If you’re headed out to any of the fireworks displays offered in communities and at theme parks this weekend, you might want to take a snapshot or two of the show. Here are five tips for getting the best fireworks photos out of your digital camera:
1. Choose your location wisely. Don’t sit right under the fireworks. You will want to shoot out into the sky, not up into it. Pay attention to your surroundings and what else might be in the photo. Your shots will probably be more interesting if you can show the fireworks with nearby, recognizable buildings or natural features, such as the fireworks photo above.
2. Use a slow shutter speed. Those trails of light you see in the sky are really thousands of tiny sparks. You need a longer shutter speed to capture them falling. Even most point and shoot cameras have a way to check your shutter speed, so consult your user’s manual if you don’t know how. Experiment with various speeds from 3 to 30 seconds, to find what is working best for you.

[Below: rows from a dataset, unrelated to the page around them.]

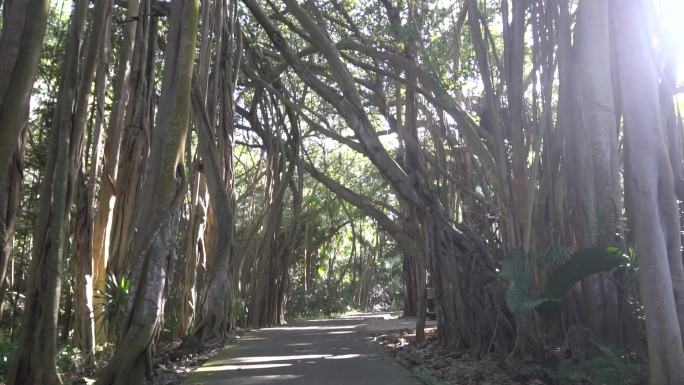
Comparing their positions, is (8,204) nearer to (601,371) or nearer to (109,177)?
(109,177)

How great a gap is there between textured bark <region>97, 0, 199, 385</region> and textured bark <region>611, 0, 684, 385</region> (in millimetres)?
3633

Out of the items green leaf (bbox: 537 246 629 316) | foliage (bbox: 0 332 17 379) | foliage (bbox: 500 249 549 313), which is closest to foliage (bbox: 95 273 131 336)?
foliage (bbox: 0 332 17 379)

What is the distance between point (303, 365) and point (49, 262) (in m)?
2.91

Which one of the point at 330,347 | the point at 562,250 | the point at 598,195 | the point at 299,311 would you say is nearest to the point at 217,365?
the point at 330,347

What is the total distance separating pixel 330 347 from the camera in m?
8.85

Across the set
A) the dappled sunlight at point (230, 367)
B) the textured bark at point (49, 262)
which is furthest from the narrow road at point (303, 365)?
the textured bark at point (49, 262)

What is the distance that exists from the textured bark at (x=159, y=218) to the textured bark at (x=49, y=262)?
0.55 meters

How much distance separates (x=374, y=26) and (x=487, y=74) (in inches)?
152

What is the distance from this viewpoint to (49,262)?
5.18 m

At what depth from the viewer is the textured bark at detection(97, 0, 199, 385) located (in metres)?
4.88

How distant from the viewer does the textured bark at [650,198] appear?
15.9 feet

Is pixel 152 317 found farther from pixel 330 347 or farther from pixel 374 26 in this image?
pixel 374 26

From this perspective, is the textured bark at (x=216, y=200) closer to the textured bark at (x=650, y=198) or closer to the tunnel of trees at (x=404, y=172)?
the tunnel of trees at (x=404, y=172)

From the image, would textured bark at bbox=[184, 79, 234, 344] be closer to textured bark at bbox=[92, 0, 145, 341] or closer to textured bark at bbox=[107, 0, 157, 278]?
textured bark at bbox=[107, 0, 157, 278]
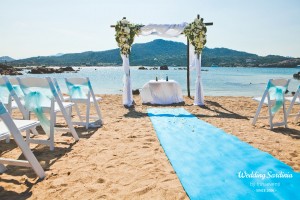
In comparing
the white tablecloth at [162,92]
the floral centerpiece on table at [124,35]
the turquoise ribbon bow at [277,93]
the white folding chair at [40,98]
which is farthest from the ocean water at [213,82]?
the white folding chair at [40,98]

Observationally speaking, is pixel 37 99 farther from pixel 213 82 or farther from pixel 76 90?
pixel 213 82

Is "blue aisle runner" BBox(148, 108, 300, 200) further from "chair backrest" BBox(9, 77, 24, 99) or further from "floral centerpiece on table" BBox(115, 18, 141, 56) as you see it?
"floral centerpiece on table" BBox(115, 18, 141, 56)

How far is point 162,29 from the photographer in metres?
10.8

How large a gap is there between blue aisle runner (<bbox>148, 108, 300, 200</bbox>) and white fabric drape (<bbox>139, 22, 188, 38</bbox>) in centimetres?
658

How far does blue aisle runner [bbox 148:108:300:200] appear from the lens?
2.70m

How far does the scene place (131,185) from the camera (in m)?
2.89

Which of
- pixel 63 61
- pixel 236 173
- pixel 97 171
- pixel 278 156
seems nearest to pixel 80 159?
pixel 97 171

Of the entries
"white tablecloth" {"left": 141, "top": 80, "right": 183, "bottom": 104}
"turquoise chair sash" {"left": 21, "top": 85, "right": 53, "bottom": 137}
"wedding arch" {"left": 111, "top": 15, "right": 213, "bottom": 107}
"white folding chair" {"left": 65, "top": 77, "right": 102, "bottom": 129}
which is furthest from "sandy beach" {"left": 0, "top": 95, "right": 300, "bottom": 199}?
"white tablecloth" {"left": 141, "top": 80, "right": 183, "bottom": 104}

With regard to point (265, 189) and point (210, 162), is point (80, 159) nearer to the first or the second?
point (210, 162)

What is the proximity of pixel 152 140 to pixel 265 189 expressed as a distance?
94.6 inches

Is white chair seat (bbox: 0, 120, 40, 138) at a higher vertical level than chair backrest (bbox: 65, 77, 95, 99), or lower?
lower

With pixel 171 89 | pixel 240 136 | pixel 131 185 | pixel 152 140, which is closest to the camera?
pixel 131 185

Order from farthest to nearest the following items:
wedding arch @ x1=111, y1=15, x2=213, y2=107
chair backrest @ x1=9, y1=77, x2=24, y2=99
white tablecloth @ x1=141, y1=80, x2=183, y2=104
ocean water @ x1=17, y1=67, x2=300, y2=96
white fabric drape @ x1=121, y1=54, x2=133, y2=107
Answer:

3. Use a tripod. That long shutter speed means that your camera needs to be held very still for more than just that usual quick click. This is the time to go get one of those cute mini tripods and use it. If you don’t have a tripod. Steady your camera on a table or bench.
4. Lower your ISO. Remember when we used to use “slow” film for outdoor shots and “fast” film for indoors or action? (And if you’re too young to remember that, please don’t e-mail me to rub it in.) That 100 or 400 number on the film box was the ISO, and your digital camera probably has ISO settings that you can change. Lowering your ISO to 50 or 100 will give your fireworks picture better color saturation.
5. Remember they save the best for last. When the show starts, experiment with the right camera settings, your angles and your focus, but don’t run down your battery or use up your memory cards. Remember that the best photographic opportunities at any fireworks show will be during the finale.